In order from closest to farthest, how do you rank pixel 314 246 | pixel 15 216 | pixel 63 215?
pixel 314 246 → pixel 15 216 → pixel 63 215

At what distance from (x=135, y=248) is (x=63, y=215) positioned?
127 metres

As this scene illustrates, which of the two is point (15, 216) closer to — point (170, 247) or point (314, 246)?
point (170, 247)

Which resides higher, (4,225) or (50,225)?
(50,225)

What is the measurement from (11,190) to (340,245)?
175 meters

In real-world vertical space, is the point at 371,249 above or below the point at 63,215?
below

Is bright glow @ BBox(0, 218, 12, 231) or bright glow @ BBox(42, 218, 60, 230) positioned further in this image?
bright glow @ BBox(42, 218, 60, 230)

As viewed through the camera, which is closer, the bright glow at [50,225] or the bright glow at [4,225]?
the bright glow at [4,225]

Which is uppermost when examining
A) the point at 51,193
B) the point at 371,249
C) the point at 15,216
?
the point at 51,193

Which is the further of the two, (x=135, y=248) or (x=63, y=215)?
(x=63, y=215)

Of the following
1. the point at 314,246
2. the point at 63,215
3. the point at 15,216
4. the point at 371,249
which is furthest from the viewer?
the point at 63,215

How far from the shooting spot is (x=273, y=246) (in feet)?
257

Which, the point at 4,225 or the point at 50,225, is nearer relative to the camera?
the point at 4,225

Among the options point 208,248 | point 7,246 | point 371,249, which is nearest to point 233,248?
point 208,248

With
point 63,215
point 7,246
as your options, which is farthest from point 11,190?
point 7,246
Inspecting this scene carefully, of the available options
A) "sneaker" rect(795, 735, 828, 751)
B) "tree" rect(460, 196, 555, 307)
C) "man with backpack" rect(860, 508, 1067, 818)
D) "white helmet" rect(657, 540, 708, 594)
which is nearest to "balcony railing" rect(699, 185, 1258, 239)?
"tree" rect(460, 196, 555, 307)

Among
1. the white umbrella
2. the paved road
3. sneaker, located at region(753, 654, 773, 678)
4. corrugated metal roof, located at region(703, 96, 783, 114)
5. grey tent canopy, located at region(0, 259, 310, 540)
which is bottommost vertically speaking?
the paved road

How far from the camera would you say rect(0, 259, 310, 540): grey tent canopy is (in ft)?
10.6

• [PROBLEM REQUIREMENTS]: Rewrite all the entries above, changing every "further" to "farther" and leaving everything else unchanged.

• [RESPONSE]:
In order from closest to farthest, how do you rank pixel 314 246 | pixel 15 216 | pixel 63 215?
pixel 314 246 → pixel 15 216 → pixel 63 215

At what distance from (x=135, y=248) is (x=63, y=215) positioned?
127 metres

As this scene illustrates, which of the two is point (15, 216) closer to — point (170, 247) or point (314, 246)?
point (170, 247)

Which resides higher, (4,225) or (50,225)?
(50,225)

What is the measurement from (11,190) to (340,245)?
175 meters

In real-world vertical space, is the point at 371,249 above or below the point at 63,215?
below

Is bright glow @ BBox(0, 218, 12, 231) or bright glow @ BBox(42, 218, 60, 230) positioned farther in this image?
bright glow @ BBox(42, 218, 60, 230)

As viewed through the camera, which is closer, the bright glow at [50,225] or the bright glow at [4,225]?
the bright glow at [4,225]

Which is uppermost when examining
A) the point at 51,193
B) the point at 371,249
C) the point at 15,216
?
the point at 51,193

Which is the farther of the two, (x=135, y=248) or (x=63, y=215)?
(x=63, y=215)

Of the following
1. the point at 314,246
2. the point at 63,215
3. the point at 15,216
4. the point at 371,249
which is furthest from the viewer?
the point at 63,215

How far from the shooting spot is (x=273, y=246) (in feet)?
257

Which, the point at 4,225 or the point at 50,225, is nearer relative to the camera?
the point at 4,225

Among the options point 208,248 | point 7,246 | point 371,249, which is nearest to point 233,248?
point 208,248

With
point 63,215
point 7,246
as your options, which is farthest from point 11,190?
point 7,246
Inspecting this scene carefully, of the available options
A) "sneaker" rect(795, 735, 828, 751)
B) "tree" rect(460, 196, 555, 307)
C) "man with backpack" rect(860, 508, 1067, 818)
D) "white helmet" rect(657, 540, 708, 594)
which is nearest to "balcony railing" rect(699, 185, 1258, 239)?
"tree" rect(460, 196, 555, 307)

Among
1. the white umbrella
2. the paved road
3. sneaker, located at region(753, 654, 773, 678)
4. corrugated metal roof, located at region(703, 96, 783, 114)
5. grey tent canopy, located at region(0, 259, 310, 540)
which is bottommost vertically speaking?
the paved road

How far from the camera would you say rect(0, 259, 310, 540): grey tent canopy is (in ft)?
10.6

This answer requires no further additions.